Despite his reservations, Dane viewed Dick Billings’ approval as a propitious sign that he was “getting it,” which prompted him to send a query letter to creative directors in 50 agencies, including Billings, soliciting an entry-level job. After one class, red-faced Dick told Dane that he had received the letter and pointed out to him that he misspelled David Ogilvy’s name. This seemed more significant to him than the content of the letter, which he characterized as “cheeky.” Dick told Dane that he should find the right way to sell himself.
“How do I do that?” Dane asked eagerly, sensing that at last he would learn something of value.
“Sell yourself. Not your shirt,” red-faced Dick replied, flicking
Dane’s baggy chemise with disdain.r />
10. THE ALIENATOR
For several weeks, the class lurched toward its conclusion without incident. Dane’s concepts received favorable but tepid notice that made him feel less than optimistic about his prospects. He tried to get on the teachers’ good sides, but their bad sides were turned to him at all times. Worry and frustration overwhelmed his internal filtration system and reached toxic levels.
Dane became needlessly contentious. During one session the class discussed an assignment for a GPS tracking system. One student wrote the headline, “Map-makers hate our guts.” “The Three Stooges” thought this idea was brilliant since they claimed that most people hated reading maps. That did not sound right to Dane.

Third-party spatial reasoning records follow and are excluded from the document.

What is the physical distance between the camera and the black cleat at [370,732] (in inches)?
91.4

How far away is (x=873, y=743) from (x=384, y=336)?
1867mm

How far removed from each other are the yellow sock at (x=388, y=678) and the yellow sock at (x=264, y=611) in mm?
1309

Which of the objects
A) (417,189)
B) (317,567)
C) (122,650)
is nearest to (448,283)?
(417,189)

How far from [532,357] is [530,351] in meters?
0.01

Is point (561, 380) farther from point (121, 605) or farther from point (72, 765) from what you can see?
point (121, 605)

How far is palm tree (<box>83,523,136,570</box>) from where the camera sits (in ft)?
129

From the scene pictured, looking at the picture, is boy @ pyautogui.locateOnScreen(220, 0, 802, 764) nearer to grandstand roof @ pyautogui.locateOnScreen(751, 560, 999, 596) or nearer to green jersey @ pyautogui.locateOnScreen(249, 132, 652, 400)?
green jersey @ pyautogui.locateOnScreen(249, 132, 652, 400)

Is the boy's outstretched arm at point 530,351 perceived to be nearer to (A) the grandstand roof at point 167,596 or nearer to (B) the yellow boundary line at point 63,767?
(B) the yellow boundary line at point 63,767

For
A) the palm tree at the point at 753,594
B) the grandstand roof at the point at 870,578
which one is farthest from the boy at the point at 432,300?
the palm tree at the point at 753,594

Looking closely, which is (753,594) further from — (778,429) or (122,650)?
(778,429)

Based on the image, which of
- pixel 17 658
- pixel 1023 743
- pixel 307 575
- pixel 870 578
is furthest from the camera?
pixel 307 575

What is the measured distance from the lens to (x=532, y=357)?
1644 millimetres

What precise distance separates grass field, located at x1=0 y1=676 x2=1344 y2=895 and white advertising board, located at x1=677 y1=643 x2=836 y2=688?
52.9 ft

“What about the nine million members of the National Geographic Society who love maps?” he asked. “The NGS even offers one as a premium.”
Houlihan, the copywriter, was furious. “That’s what’s wrong with this class. There are too many lawyers. Who cares about National Geographic readers? What the fuck does that have to do with a GPS?”
“Plenty,” Dane replied, “National Geographic readers are affluent and likely to travel. Market research would probably target them as your audience. And don’t forget the millions of AAA members. They’re also avid map-readers.”
“That’s it, I’ve had it. We’re the teachers and if you don’t like it here, then leave!” red-faced Dick cried, his flush deepening to crimson, his neck pulsing like an infection.
“I paid for the class,” Dane objected. “You’re teachers. Do you expect us to passively agree with everything you say and never ask a question or make a relevant point? What kind of education is that? I’m raising a legitimate advertising issue and you’re going ballistic. You have to know your audience, right?”